I plan to measure the Jacobian with 3dNwarpFuncs (from individual space to template).

I am confused about the correct WARP for this analysis in order the measure the deformations to the template.
can you confirm that the correct WARP to use is?

_shft_WARP.nii.gz

thank you

I will note that I don’t really know what others do with this information. Bob had posted this previous information on the computation.

It may be that it’s good enough to just get an affine warp and nonlinear warp together. One way to remove effects of rotation and translation might be to do a rigid_equiv transformation separately. Then use that rigid_equiv output as input to another animal_warper. The first will remove effects from both rotation and translation. Scaling and shearing would be applied in the second iteration and the nonlinear warping. You could compare the results as one or two steps.

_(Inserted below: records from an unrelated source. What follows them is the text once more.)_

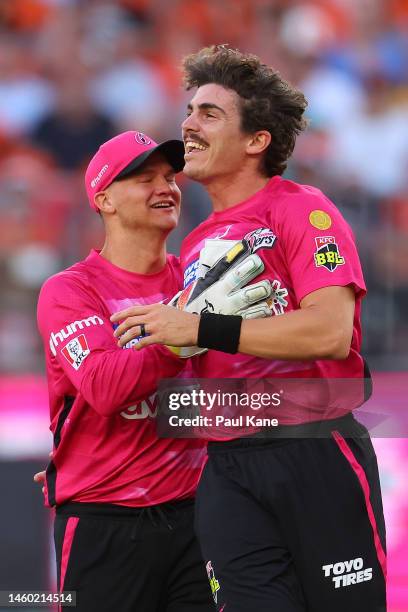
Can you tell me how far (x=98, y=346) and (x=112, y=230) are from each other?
56cm

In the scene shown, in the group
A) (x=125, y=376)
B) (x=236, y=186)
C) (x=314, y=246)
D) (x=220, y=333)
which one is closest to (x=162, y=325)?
(x=220, y=333)

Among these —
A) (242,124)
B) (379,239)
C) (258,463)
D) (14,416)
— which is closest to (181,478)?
(258,463)

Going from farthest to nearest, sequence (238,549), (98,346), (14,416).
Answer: (14,416), (98,346), (238,549)

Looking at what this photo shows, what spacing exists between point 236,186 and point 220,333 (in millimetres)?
649

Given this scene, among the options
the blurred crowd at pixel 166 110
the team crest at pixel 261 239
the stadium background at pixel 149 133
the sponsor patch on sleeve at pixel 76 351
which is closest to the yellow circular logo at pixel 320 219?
the team crest at pixel 261 239

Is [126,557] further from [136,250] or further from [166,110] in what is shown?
[166,110]

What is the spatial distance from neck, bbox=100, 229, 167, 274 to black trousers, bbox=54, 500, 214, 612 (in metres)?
0.83

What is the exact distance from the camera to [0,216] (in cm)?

I will try that, it makes sense to me!
Thank you Daniel!

Hi, Clément-

For calculating a meaningful Jacobian, I think you could do 2 things:
A) just take the NL warp, and get the Jacobian of what is there at each voxel. Simples.
B) remove the rigid body components of AFF (no rotation or translation), and combine the remaining shear+scale parts of AFF and combine those with NL.

Does A or B make more sense to you? (There might not be one right answer to this.) My thought for A is to to use just the “local”, not global, parts of warping for the Jacobian estimate. My thought for B is that the shear+scale could be sensical to include in shape deformation comparisons. For A, you just have the final WARP dset to use—you could remove the average shift of each subbrick, to ensure that is not present in the data.

To get B, how would this sound:

``````
# get approximate rotation part of affine file AFF, and invert it
cat_matvec   \
-ONELINE \
AFF -IP  \
> AFF_IP

# combine the inverse rot matrix with the original one,
# to remove the rotation part of the original
cat_matvec   \
-ONELINE \
AFF      \
AFF_IP   \
> AFF_noR

# remove the translation part of what we just calculated
set aaa     = `cat AFF_noR`
set aaa[4]  = 0
set aaa[8]  = 0
set aaa[12] = 0
echo \${aaa} > AFF_noR_noT

# Combine that non-rot and non-translational affine mat with the NL warp
3dNwarpCat \
-overwrite \
-prefix NL_noR_noT \
-warp1 NL \
-warp2 AFF_noR_noT

``````

… and then NL_noR_noT is useful for B’s Jacobian estimation. NB: you might still want to remove any average delta_x, delta_y and delta_z that may be in the NL or NL_noR_noT part.

How does that seem?

–pt

Hello Paul,

I have done A) already, using Daniel’s previous advice but sadly the results were incoherent with what I obtained using a classical atlas-based quantification.

The B) seems logical to me, and I will try it.

However, I have to say that I don’t get how inverting the AFF and combining it with the original AFF will exclusively remove the rotations?

Otherwise, that seems perfect!

Thank you!

I will let you know if my new results make more sense!

Hi, Clément-

To your question about inverting the affine, please note that this step does more than just invert the affine:

``````
# get approximate rotation part of affine file AFF, and invert it
cat_matvec   \
-ONELINE \
AFF -IP  \
> AFF_IP

``````

since both “-I” and “-P” are used:

``````
-P = Do a polar decomposition on the 3x3 matrix part
of the mfile. This would result in an orthogonal
matrix (rotation only, no scaling) Q that is closest,
in the Frobenius distance sense, to the input matrix A.

``````

This is then used to “unrotate” the other matrix, when applied. The idea is to remove the rigid body parts (bulk translation and rotation) from the transformation parts, leaving the shear, scale, and local warps.

–pt

Hmm, not sure why the results would be incoherent starting with a rigid_equiv aligned dataset. In that case, also be sure to avoid recentering on the second go-round with “-align_centers_meth OFF”. That said, I think Paul’s undoing of the rigid_equivalent matrix should work - I think.